Text under study section start

Construction Date(s)

1850/01/01 to 1852/01/01

Listed on the Canadian Register: 2005/03/08

Statement of Significance

Description of Historic Place

Tod House is a one-storey wooden house, built in three sections, situated on its original site at an angle to the present street. It is located in the Estevan or Willows neighbourhood of Oak Bay.

Heritage Value

Tod House was the home of John Tod, Hudson's Bay Company (HBC) Factor and Chief Fur Trader at Kamloops, and one of the first appointed members of BC's Legislative Council. Built by John Tod in 1850, this house is significant as an example of an early HBC farm settlement, and was the home of Oak Bay's first retiree. This house represents the cross-cultural relationships of the HBC and First Nations people, as this was the home of Tod and his wife Sophia Lolo. This is one of the oldest houses in Victoria and notable as the longest continuously occupied residence in western Canada.

The house is a rare and intact example of the French Canadian style, piece-sur-piece construction, which was used extensively by Hudson's Bay builders across Canada. Built in three sections, the transition from pioneer homestead to permanent residence is illustrated by the evolution of building technologies, from the 1850-52 log construction to the 1860s frame construction addition.

Tod's farm is important as one of five properties that comprise the first subdivision of HBC land in Oak Bay. Sold with the approval of Sir James Douglas on behalf of the HBC and surveyed by J. D. Pemberton, the devolution of HBC property followed the decline of the fur trade on Vancouver Island. The location of Tod House, in close proximity to the waterfront and its relationship to Cadboro(ugh) Bay Road via Tod Road, illustrates the important link between early urban development and the two historical transportation routes connecting the HBC farm with Fort Victoria.

Text under study section end

• To do:
a) Answer these questions from the Tod House heritage entry:
(i) In which neighborhood of Oak Bay does Tod House stand?
(ii) What was the name of John Tod's wife?
(iii) Who surveyed the first subdivision of HBC land in Oak Bay?
b) Write the next part of the Tod House heritage entry, picking up after its last sentence.

Excerpted data section start

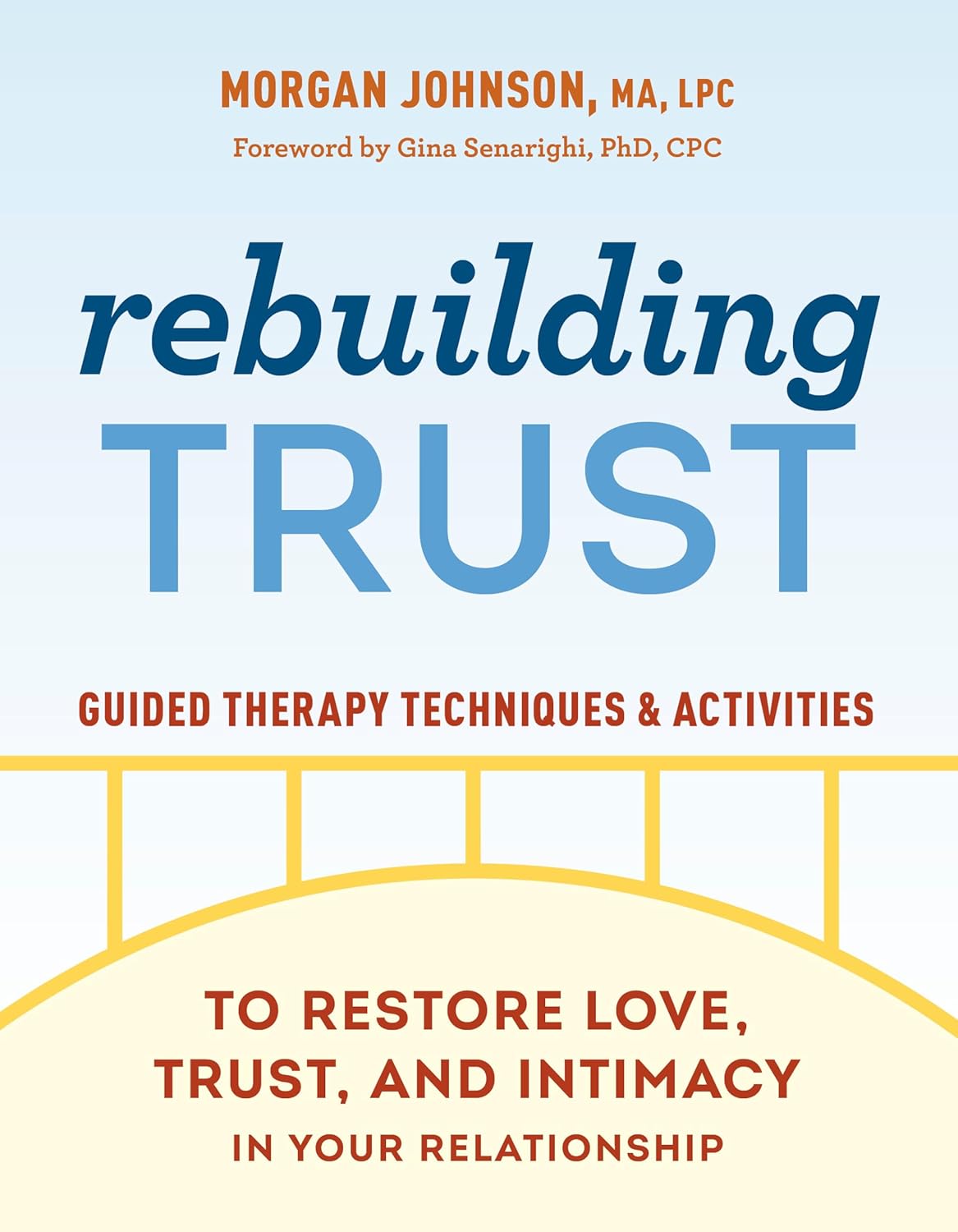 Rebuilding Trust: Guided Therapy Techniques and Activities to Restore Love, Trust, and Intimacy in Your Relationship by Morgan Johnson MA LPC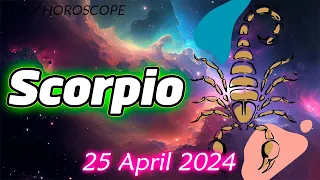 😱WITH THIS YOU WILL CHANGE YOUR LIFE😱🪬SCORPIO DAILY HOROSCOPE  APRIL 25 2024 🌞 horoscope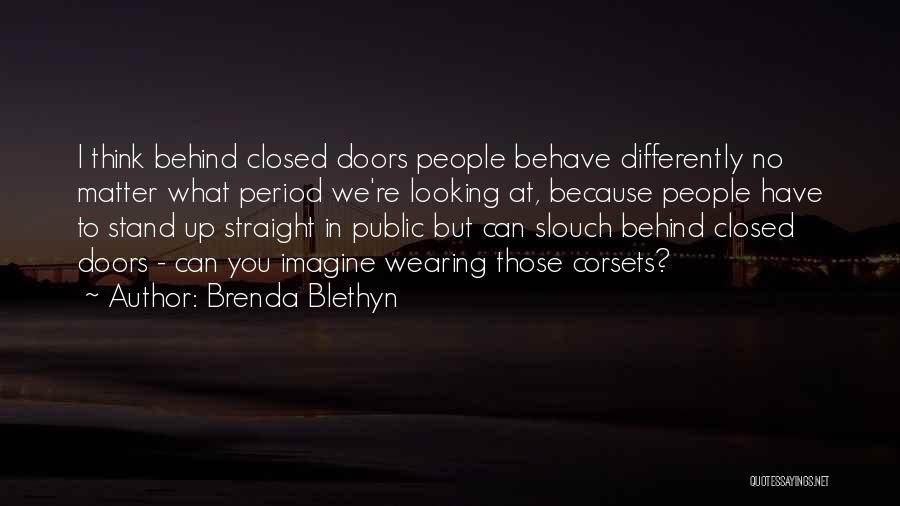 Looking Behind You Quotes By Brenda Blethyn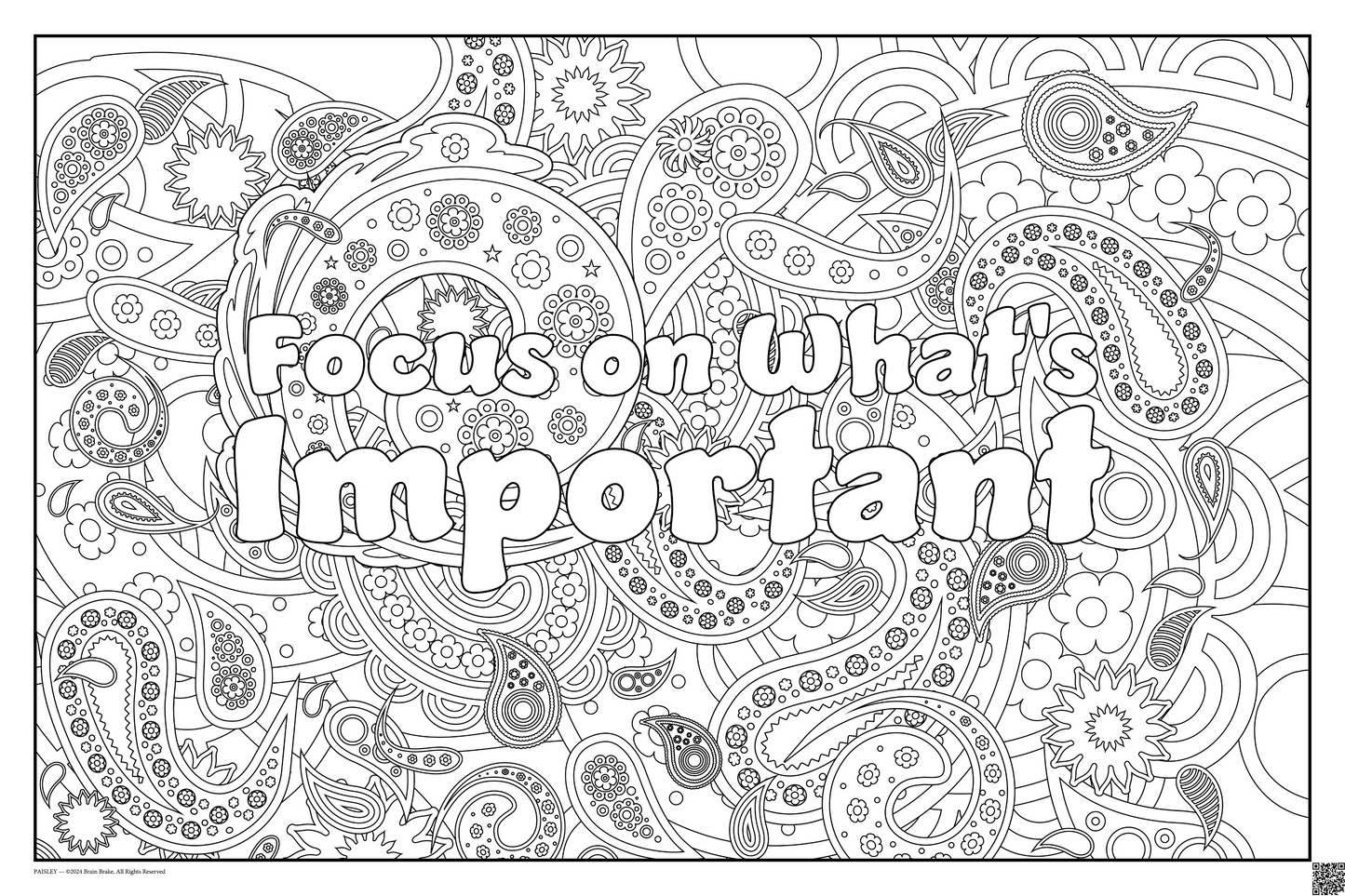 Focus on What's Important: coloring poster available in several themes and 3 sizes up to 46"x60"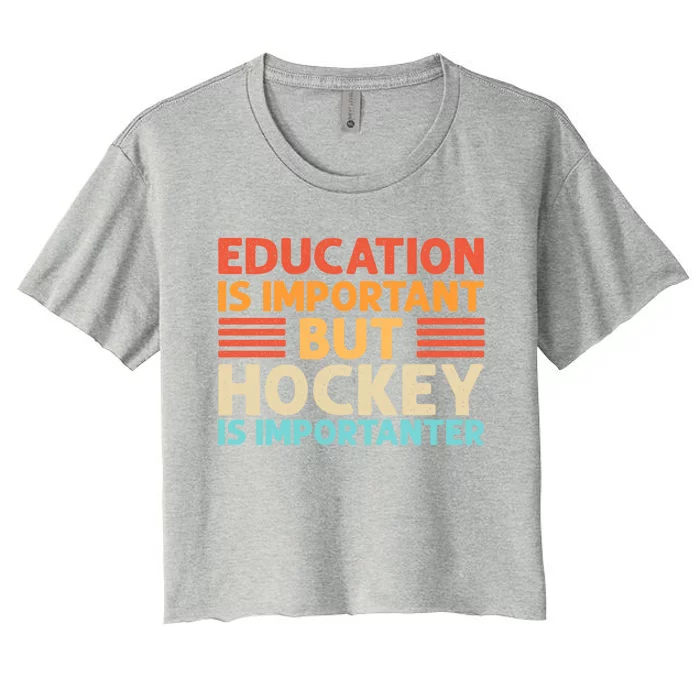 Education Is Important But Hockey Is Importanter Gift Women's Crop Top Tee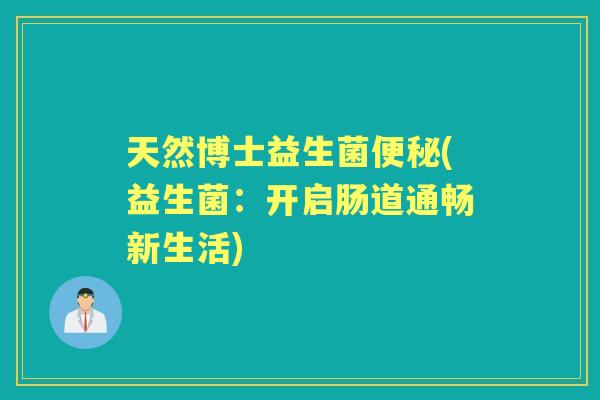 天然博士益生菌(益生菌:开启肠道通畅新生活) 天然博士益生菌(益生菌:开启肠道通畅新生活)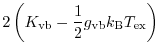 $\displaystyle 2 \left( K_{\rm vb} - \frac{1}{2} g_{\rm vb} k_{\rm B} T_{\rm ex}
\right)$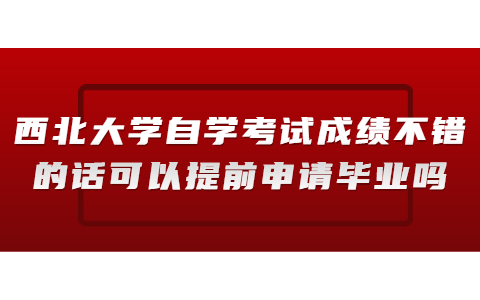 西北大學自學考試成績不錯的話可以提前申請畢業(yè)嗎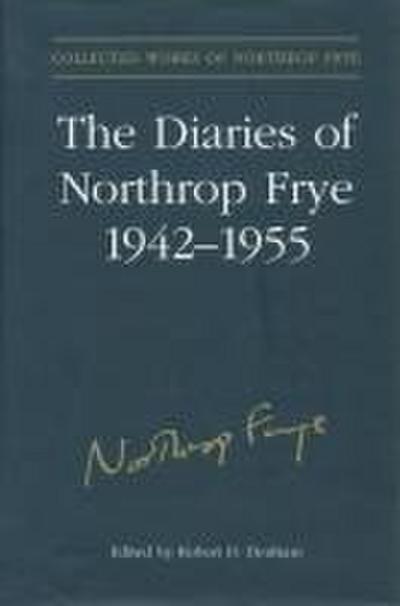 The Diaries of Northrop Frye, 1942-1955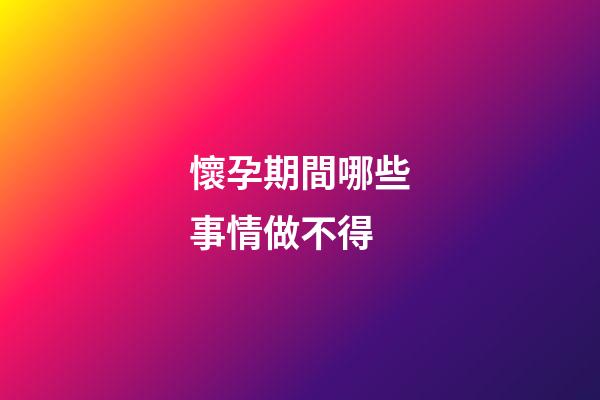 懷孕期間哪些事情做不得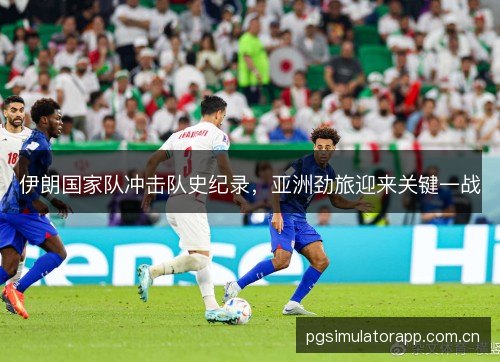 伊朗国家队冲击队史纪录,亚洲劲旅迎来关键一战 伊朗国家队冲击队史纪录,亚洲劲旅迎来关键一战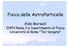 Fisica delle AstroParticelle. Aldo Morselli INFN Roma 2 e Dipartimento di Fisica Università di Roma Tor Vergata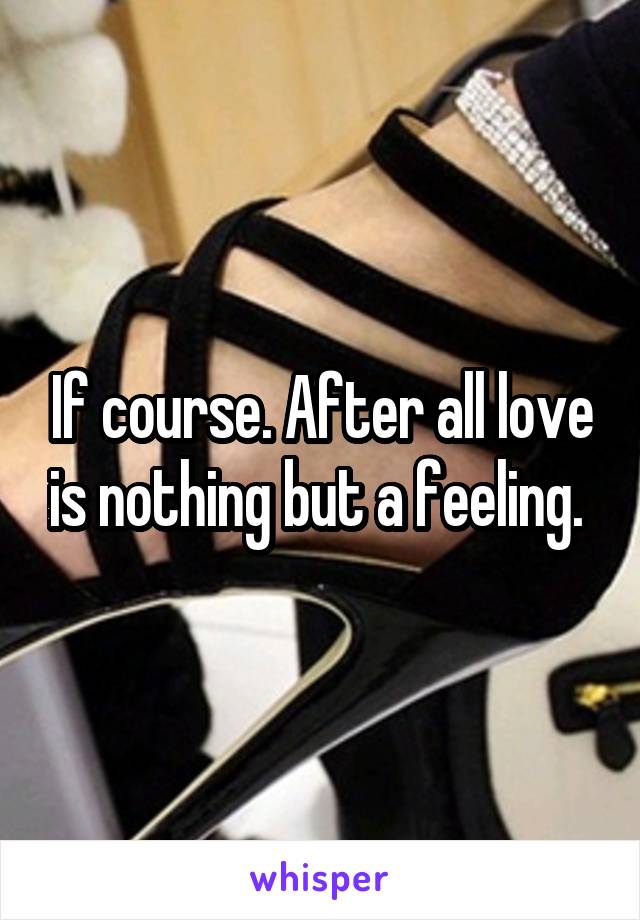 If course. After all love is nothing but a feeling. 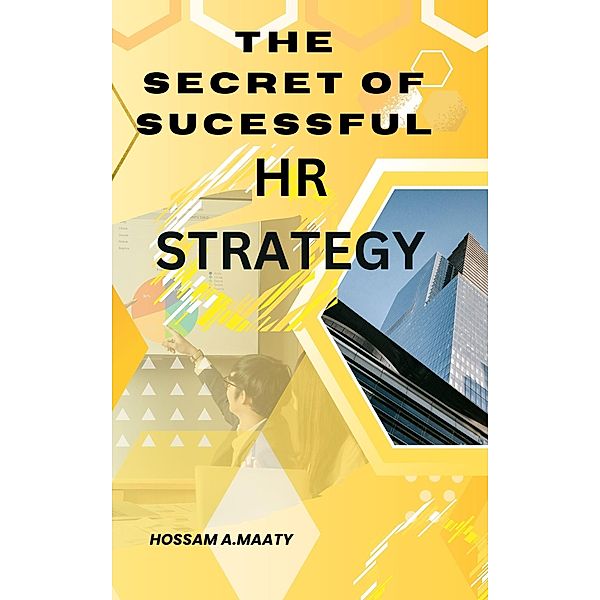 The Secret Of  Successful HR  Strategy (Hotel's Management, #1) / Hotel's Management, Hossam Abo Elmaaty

Excerpted data section end

• Your written answers:
a)
(i) The Estevan or Willows neighborhood
(ii) Sophia Lolo
(iii) J. D. Pemberton

b)
Source: The Corporation of the District of Oak Bay

Character-Defining Elements

Key elements that define the heritage character of Tod House include the:
- angle of the house in relationship to the waterfront
- additive (3 section) single-storey form and small-scale rectangular massing
- squared-log structure of piece-sur-piece construction (1850-1852)
- massive timber framing and dovetailed joints of early sections
- frame construction of the later addition (1860s)
- clapboard exterior
- gabled bellcast roof
- original floor plan, including low ceilings and door frames
- authentic interior detailing, such as the hand-hewn woodwork and fieldstone fireplaces in the kitchen and living room (dating from the Tod family residence ca.1850 - 1890)
- mature cherry tree dating from the period of Tod family residence



British Columbia

Recognition Authority

Local Governments (BC)

Recognition Statute

Local Government Act, s.967

Recognition Type

Heritage Designation

Recognition Date


Historical Information

Significant Date(s)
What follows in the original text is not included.